▶ [EXERCISE INSTRUCTIONS] Every line below should be copied exactly; drop the pictures.

** Opening DATA SECTION block **

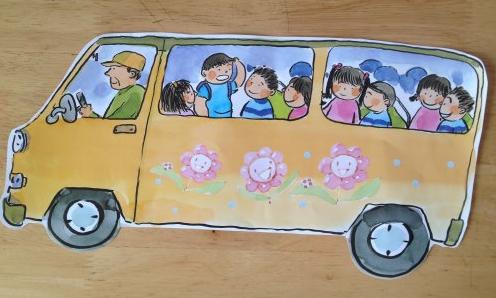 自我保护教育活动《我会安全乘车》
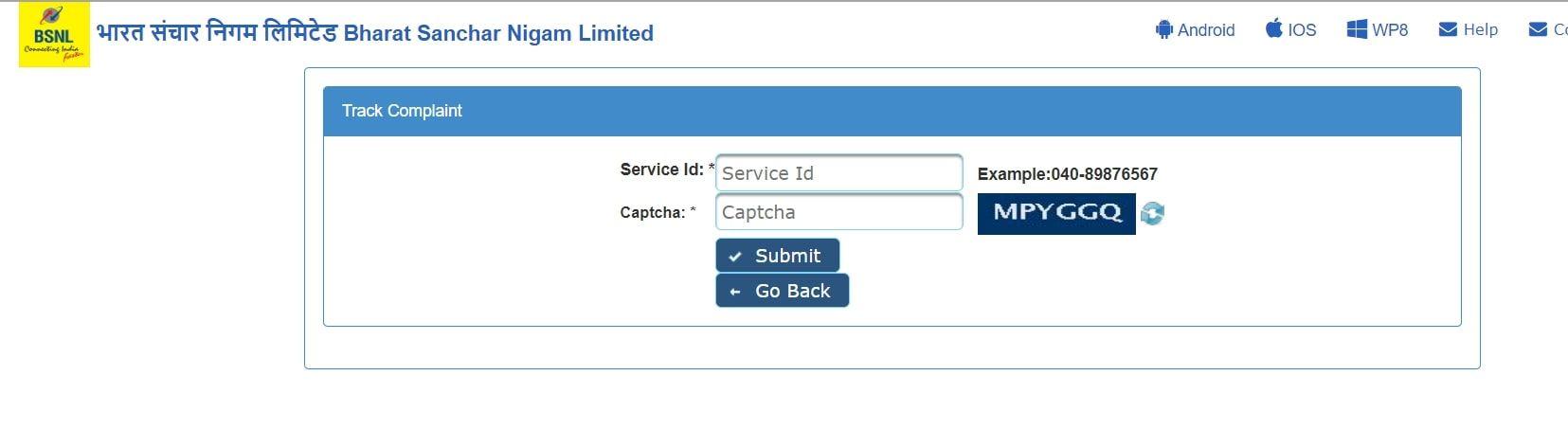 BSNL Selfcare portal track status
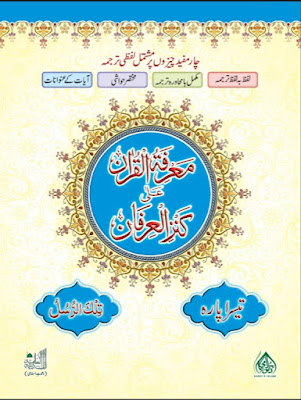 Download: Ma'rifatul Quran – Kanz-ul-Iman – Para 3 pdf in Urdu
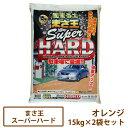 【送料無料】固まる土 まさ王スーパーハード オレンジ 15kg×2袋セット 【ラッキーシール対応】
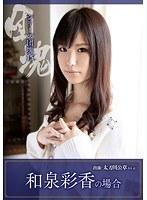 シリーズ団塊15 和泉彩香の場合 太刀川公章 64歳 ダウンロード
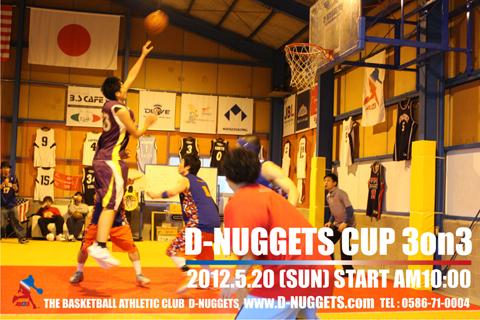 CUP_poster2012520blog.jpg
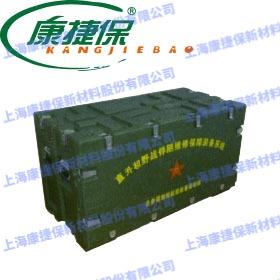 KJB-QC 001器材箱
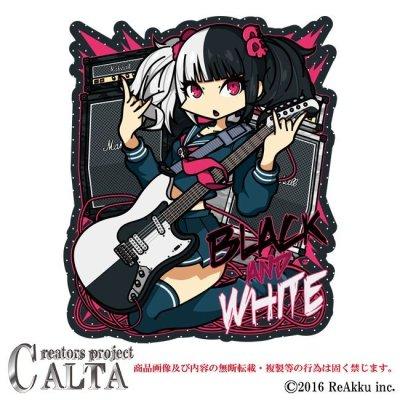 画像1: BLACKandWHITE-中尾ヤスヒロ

** Closing DATA SECTION block **

▶ [EXERCISE SOLUTION]
 自我保护教育活动《我会安全乘车》
 BSNL Selfcare portal track status
 Download: Ma'rifatul Quran – Kanz-ul-Iman – Para 3 pdf in Urdu
 【送料無料】固まる土 まさ王スーパーハード オレンジ 15kg×2袋セット 【ラッキーシール対応】
 シリーズ団塊15 和泉彩香の場合 太刀川公章 64歳 ダウンロード
 CUP_poster2012520blog.jpg
 KJB-QC 001器材箱
 画像1: BLACKandWHITE-中尾ヤスヒロ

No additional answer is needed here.